May 3, 2019


The Case for Free Trade: It is both economic and moral (SCOTT LINCICOME, May 2, 2019, National Review)

Trade and globalization have provided undeniable economic benefits for the vast majority of American families, businesses, and workers. Most obvious are the consumer gains. Several recent studies have found that freer trade with China, for example, has generated, through increased competition and lower prices, hundreds of billions of dollars in U.S. consumer benefits -- benefits that, according to economists Xavier Jaravel and Erick Sager, are the equivalent of giving every American "$260 of extra spending per year for the rest of their lives." Consumer gains from imports, in general tilted toward the poor and the middle class, are especially tilted toward them when it comes to goods that are made in China and sold at stores like Walmart. The magnitude of such benefits also debunks the well-worn myth that free trade is mainly about cheap T-shirts. Indeed, trade's consumer surplus is a big reason that Americans today work far fewer hours to own far better essentials than at any prior time in U.S. history.

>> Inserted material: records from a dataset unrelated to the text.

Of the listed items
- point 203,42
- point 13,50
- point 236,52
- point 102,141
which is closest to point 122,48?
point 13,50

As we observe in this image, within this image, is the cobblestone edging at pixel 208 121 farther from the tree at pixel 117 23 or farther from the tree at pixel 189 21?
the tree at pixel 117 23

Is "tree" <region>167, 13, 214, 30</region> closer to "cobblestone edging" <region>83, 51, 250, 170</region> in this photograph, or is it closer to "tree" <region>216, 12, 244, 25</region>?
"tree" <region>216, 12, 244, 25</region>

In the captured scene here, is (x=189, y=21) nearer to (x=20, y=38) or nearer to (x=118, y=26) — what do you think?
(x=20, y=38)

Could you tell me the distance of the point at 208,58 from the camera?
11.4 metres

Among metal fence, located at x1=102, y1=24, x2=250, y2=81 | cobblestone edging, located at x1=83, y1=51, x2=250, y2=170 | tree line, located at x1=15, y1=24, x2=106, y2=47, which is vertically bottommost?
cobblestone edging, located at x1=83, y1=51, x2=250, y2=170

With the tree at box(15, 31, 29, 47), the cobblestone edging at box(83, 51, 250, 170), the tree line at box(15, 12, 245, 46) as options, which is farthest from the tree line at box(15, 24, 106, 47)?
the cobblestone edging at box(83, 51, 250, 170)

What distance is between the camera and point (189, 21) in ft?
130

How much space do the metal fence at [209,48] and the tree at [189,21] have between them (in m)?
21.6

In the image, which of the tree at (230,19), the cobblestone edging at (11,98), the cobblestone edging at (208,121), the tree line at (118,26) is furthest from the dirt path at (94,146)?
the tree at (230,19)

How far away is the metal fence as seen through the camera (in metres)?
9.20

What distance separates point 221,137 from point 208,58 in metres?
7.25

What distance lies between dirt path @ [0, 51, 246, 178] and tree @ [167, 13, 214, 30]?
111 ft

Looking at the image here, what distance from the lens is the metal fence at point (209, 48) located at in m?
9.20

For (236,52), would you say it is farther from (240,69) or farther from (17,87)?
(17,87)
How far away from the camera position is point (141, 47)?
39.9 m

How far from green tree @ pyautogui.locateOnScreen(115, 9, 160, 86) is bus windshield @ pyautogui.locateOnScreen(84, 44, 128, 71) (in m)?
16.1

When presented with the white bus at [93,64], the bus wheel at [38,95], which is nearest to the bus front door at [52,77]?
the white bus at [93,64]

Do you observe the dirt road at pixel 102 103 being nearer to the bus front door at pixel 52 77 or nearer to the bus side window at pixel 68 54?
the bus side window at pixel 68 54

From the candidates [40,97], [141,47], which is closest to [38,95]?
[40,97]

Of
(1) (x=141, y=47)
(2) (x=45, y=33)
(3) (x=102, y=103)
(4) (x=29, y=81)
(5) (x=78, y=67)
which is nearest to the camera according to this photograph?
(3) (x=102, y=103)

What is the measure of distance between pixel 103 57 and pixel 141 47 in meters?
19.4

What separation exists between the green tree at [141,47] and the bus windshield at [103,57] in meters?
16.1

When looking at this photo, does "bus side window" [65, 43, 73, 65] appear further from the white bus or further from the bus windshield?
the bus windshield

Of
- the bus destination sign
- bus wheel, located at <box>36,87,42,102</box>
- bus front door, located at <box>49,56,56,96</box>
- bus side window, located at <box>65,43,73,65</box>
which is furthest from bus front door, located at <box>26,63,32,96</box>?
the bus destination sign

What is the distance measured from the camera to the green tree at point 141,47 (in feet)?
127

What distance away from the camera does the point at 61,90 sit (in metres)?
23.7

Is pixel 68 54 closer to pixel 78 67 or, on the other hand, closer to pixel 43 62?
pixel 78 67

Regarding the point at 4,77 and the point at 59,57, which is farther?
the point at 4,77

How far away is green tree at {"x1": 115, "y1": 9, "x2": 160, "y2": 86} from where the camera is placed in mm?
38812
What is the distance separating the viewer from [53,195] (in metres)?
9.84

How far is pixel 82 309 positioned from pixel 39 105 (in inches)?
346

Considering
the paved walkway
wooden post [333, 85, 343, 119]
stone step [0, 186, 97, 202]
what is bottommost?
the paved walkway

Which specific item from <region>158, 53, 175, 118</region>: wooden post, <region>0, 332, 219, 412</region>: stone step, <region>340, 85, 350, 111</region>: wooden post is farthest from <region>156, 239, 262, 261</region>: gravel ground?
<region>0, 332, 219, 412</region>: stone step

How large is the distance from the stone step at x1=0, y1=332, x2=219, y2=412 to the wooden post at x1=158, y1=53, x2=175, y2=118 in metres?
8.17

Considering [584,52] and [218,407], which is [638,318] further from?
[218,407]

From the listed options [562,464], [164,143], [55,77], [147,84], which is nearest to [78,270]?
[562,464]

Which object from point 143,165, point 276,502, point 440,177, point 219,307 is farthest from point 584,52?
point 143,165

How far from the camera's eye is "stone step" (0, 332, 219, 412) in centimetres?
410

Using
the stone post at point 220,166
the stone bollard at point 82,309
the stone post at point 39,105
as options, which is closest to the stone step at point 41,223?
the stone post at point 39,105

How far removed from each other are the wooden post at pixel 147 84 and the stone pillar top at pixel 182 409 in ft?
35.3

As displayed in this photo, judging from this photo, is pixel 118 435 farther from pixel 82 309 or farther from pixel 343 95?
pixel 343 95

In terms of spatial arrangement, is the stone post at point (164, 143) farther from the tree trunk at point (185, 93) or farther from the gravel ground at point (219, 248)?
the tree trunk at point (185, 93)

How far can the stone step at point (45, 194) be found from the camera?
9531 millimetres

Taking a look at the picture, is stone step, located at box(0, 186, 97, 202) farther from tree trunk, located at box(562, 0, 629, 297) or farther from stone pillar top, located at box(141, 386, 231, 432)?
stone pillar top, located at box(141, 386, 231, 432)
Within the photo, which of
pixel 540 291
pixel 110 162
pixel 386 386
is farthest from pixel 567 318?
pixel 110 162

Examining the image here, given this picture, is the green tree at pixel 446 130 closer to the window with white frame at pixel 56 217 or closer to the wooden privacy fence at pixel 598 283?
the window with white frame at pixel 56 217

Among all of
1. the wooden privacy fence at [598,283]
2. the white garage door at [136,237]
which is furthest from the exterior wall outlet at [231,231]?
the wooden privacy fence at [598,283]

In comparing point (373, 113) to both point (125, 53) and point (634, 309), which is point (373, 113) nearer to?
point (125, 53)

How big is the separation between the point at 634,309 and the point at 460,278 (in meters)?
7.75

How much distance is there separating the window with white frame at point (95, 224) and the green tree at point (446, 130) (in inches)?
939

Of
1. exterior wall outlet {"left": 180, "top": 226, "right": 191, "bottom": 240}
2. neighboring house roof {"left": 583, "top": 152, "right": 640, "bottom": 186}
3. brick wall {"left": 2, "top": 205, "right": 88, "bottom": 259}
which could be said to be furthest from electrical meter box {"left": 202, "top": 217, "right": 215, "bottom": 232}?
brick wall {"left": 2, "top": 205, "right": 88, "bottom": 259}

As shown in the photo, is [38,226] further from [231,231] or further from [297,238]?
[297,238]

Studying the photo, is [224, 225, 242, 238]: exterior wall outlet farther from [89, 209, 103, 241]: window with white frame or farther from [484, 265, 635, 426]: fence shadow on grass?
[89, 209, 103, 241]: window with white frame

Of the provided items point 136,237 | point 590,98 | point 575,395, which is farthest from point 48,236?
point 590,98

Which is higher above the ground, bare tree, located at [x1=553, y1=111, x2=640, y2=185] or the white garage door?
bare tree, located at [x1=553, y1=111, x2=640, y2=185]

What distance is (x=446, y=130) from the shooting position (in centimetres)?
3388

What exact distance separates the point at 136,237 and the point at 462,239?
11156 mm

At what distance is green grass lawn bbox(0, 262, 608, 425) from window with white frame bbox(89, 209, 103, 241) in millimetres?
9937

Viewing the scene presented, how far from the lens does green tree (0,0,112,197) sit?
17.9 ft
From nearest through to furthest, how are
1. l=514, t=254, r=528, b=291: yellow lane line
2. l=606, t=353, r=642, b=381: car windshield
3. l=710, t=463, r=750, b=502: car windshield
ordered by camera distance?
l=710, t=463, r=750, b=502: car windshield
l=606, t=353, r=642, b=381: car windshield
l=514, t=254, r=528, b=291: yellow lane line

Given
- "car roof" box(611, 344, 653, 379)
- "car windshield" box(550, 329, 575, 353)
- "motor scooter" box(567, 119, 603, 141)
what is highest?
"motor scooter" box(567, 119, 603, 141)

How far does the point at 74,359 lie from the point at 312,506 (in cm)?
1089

Then there are trade's overall benefits for the economy. A 2017 Peterson Institute paper calculated the payoff to the United States from expanded trade between 1950 and 2016 to be $2.1 trillion, increasing U.S. GDP per capita and per household by around $7,000 and $18,000 -- with benefits, again, disproportionately accruing to households in the bottom income decile. The U.S. International Trade Commission, moreover, found in 2016 that U.S. bilateral and regional trade agreements such as NAFTA generated small but significant annual increases in GDP, as well as in employment and real wages among highly skilled and less skilled American workers. As the American Enterprise Institute's Michael Strain has noted, trade-skeptical populists who downplay this impressive macroeconomic boost ignore that, as our current economic moment attests, a small bit of extra GDP growth can mean big things for lower-wage, lower-skill workers in terms of employment and possible government assistance.

Trade and globalization also support American companies and workers, even in manufacturing. The Commerce Department, for example, has estimated that almost 11 million jobs depended on exports of U.S. goods and services in 2016, and foreign direct investment in the United States -- the necessary flip side of our oft-maligned trade deficit -- supported millions more. Meanwhile, American companies that adapt and thrive in today's economy most often do so by making use of imports and global supply chains. The San Francisco Fed, for instance, recently estimated that almost half of U.S. imports are intermediate products purchased by American manufacturers to make globally competitive finished goods; the country's biggest exporters, therefore, are also its biggest importers. Numerous other studies have found that the vast majority of the value of an American company's assembled-abroad product (such as an iPhone, assembled in China) accrues to the U.S. company, including its workers and shareholders -- not to the place of final assembly (despite what a gross bilateral trade balance, which attributes an import's full cost to its final export source, might say).

These supply chains not only deliver modern marvels at amazing prices but also allow American companies and workers to focus on our high-value comparative advantages, such as professional services and advanced manufacturing, and leave the lower-value stuff to other countries and workers who lack such skills. Imports, the San Francisco Fed study found, also support millions of other American jobs in transportation, logistics, and wholesale and retail trade -- indeed, almost half of all U.S. consumption dollars spent on items not "made in the USA" go to these Americans, not to foreigners.

Finally, there are the immense, unseen benefits of import competition on American economic dynamism (a market's rate of change and innovation) and living standards. "When we find ways to get more from less, that means more resources available to expand opportunities elsewhere in the economy," George Mason's Russ Roberts recently noted. "That expansion is unseen. . . . But it's hugely important." Whether this creative destruction comes from trade or technology is irrelevant: The outcome is not just cheaper stuff but better (and once unimaginable) stuff, better jobs, better companies, and better lives. And it can occur only by letting consumers and their capital seek more-productive ends.